Emerging markets retain meaningful value: Although outside our benchmark, EM remains one of the more attractively valued areas globally, trading at a roughly 40% discount to the U.S. Disinflation offering monetary flexibility, countries like Brazil and Mexico on firmer fiscal footing and an easing dollar should support flows, bolster returns and create a more fertile ground for potential alpha generation.
The U.K. looks compelling: Attractive valuations, improving inflation dynamics and falling gilt yields have created a supportive backdrop — particularly for its concentration of service-oriented industries that should benefit from AI and are spared tariff headwinds and threats of excess capacity of Chinese exports.
M&A could provide an additional tailwind: Deregulation, strategic repositioning and the prospect of lower interest rates may support an uptick in M&A globally. Companies will likely act more decisively in an environment with reduced policy uncertainty.

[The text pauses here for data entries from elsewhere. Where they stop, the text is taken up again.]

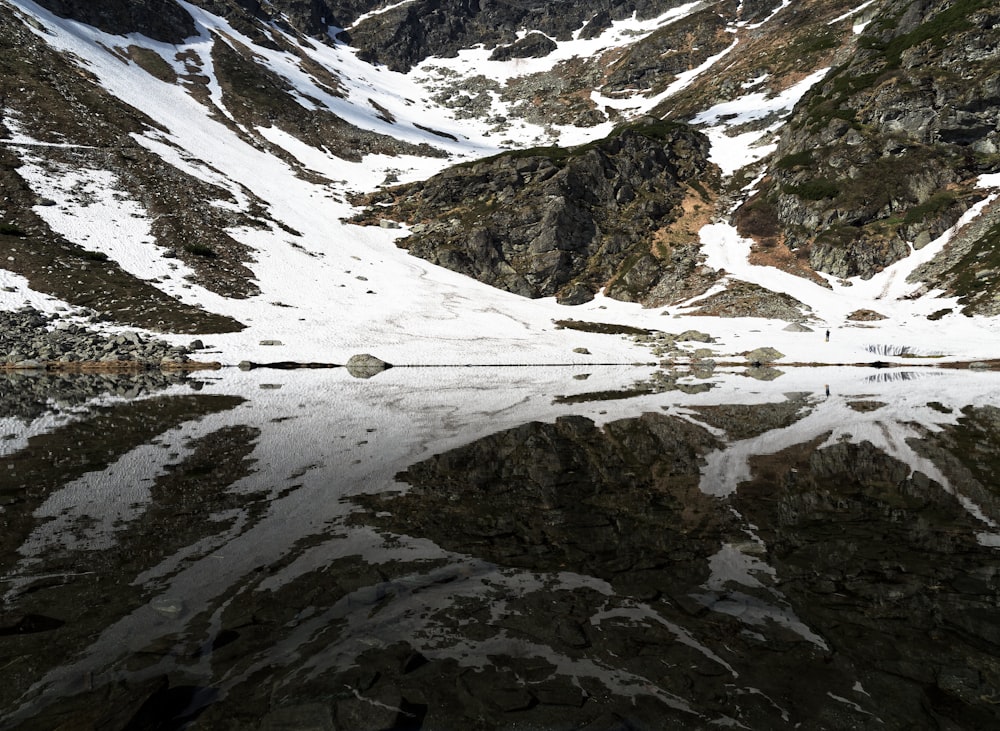 a snow covered mountain with a lake in the foreground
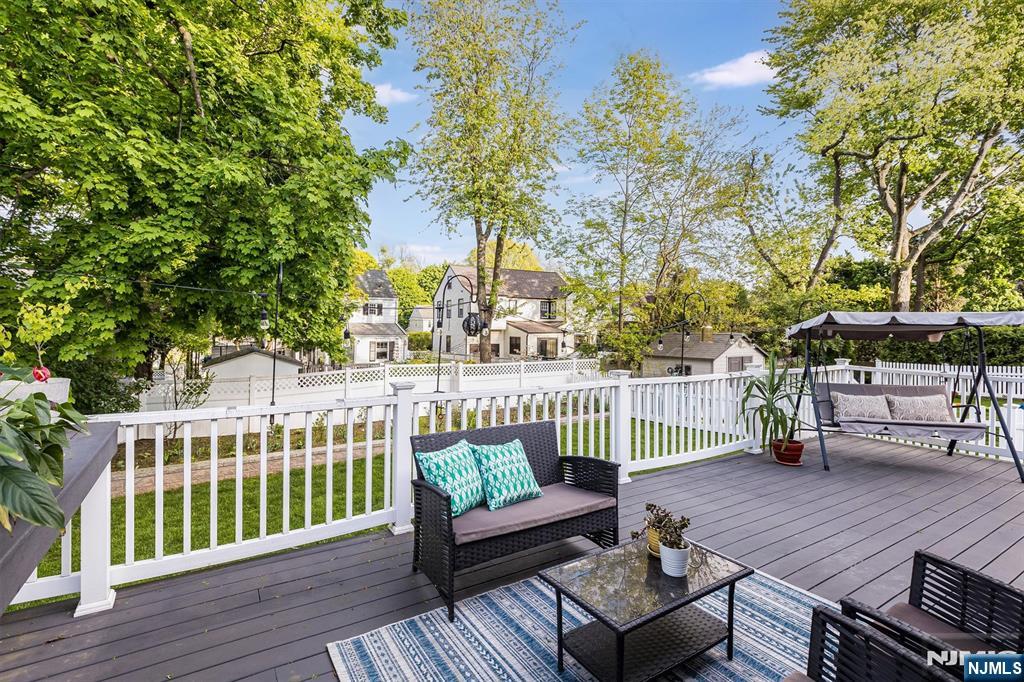 199 Stonehouse Road Bloomfield, NJ 07028 - Photo 32 of 36 a view of a deck with couches wooden floor and fence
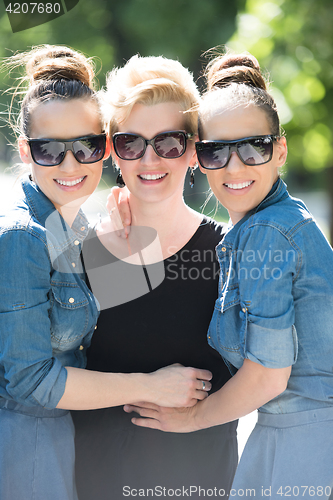 Image of portrait of three young beautiful woman with sunglasses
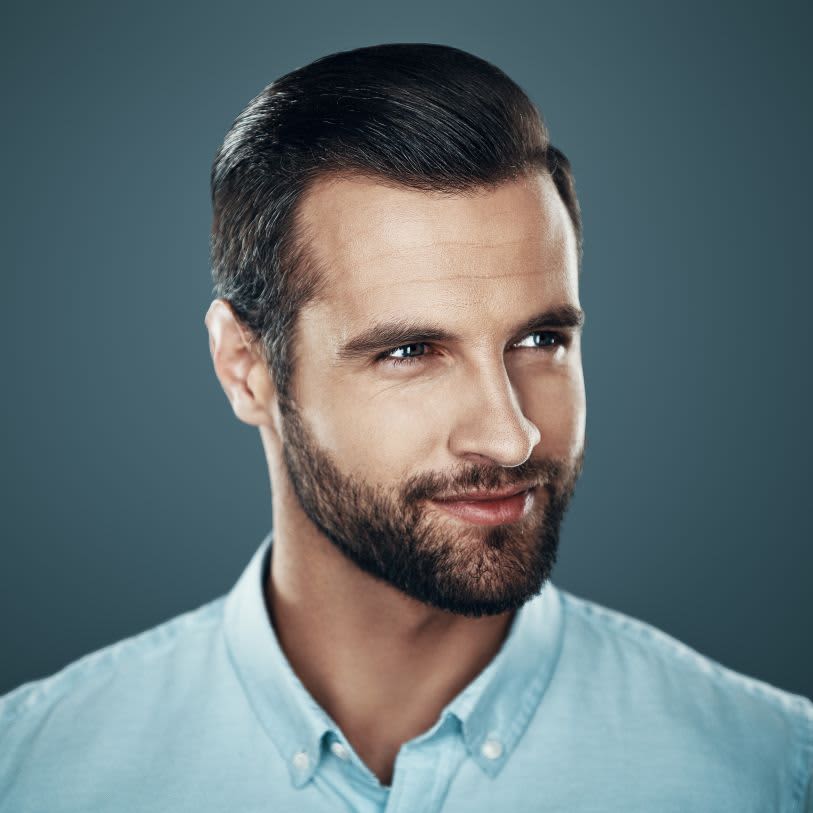 Homem com barba bem alinhada e cabelo penteado para trás, vestindo uma camisa azul clara. Ele tem um olhar confiante e um leve sorriso, posando contra um fundo neutro.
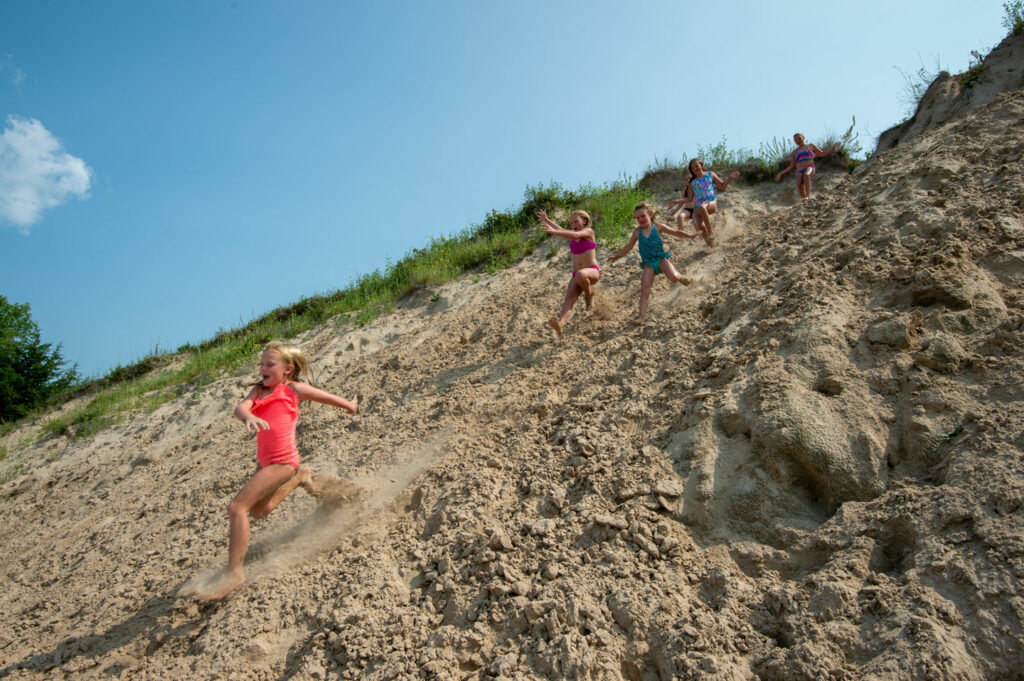 Kids run down a sandy hill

With a more balanced macro backdrop, healthier geographic diversification and an expanding set of fundamental catalysts, 2026 presents a more attractive opportunity than the narrowly led markets of recent years. The companies best positioned from here are those driving meaningful internal financial and operational improvements that can support long-duration value creation.
Portfolio Highlights
The ClearBridge International Value Strategy outperformed its MSCI EAFE benchmark during the fourth quarter. On an absolute basis, the Strategy had gains across nine of the 11 sectors in which it was invested, with the IT and financials sectors the greatest contributors and the communication services sector the largest detractor.
On a relative basis, overall stock selection effects contributed positively to outperformance. In particular, stock selection in the IT, industrials and materials sectors and an underweight to the communication services sector proved beneficial. Conversely, stock selection in the financials and health care sectors and an underweight to the health care sector weighed on performance.
On a regional basis, stock selection in Europe Ex U.K. and strategic suballocations to South Korea within emerging markets, as well as an underweight to Asia Ex Japan, benefited performance. An overweight to North America and stock selection in Japan weighed on performance.
On an individual stock basis, SK Hynix, Samsung Electronics, Fujitsu, Lloyds Banking and Siemens Energy were the greatest contributors to relative performance. The largest relative detractors were Rakuten Bank, CNH Industrial, Tencent, Daito Trust Construction and a Roche underweight.
During the quarter, in addition to the transactions mentioned above, the Strategy inherited a position in Magnum Ice Cream in the consumer staples sector following its spinoff from holding Unilever and initiated a new position in Brookfield Renewable in the utilities sector. We exited positions in Sony Financial and JTC in the financials sector, Akeso and Hikma Pharmaceuticals in the health care sector and COVER in the communication services sector.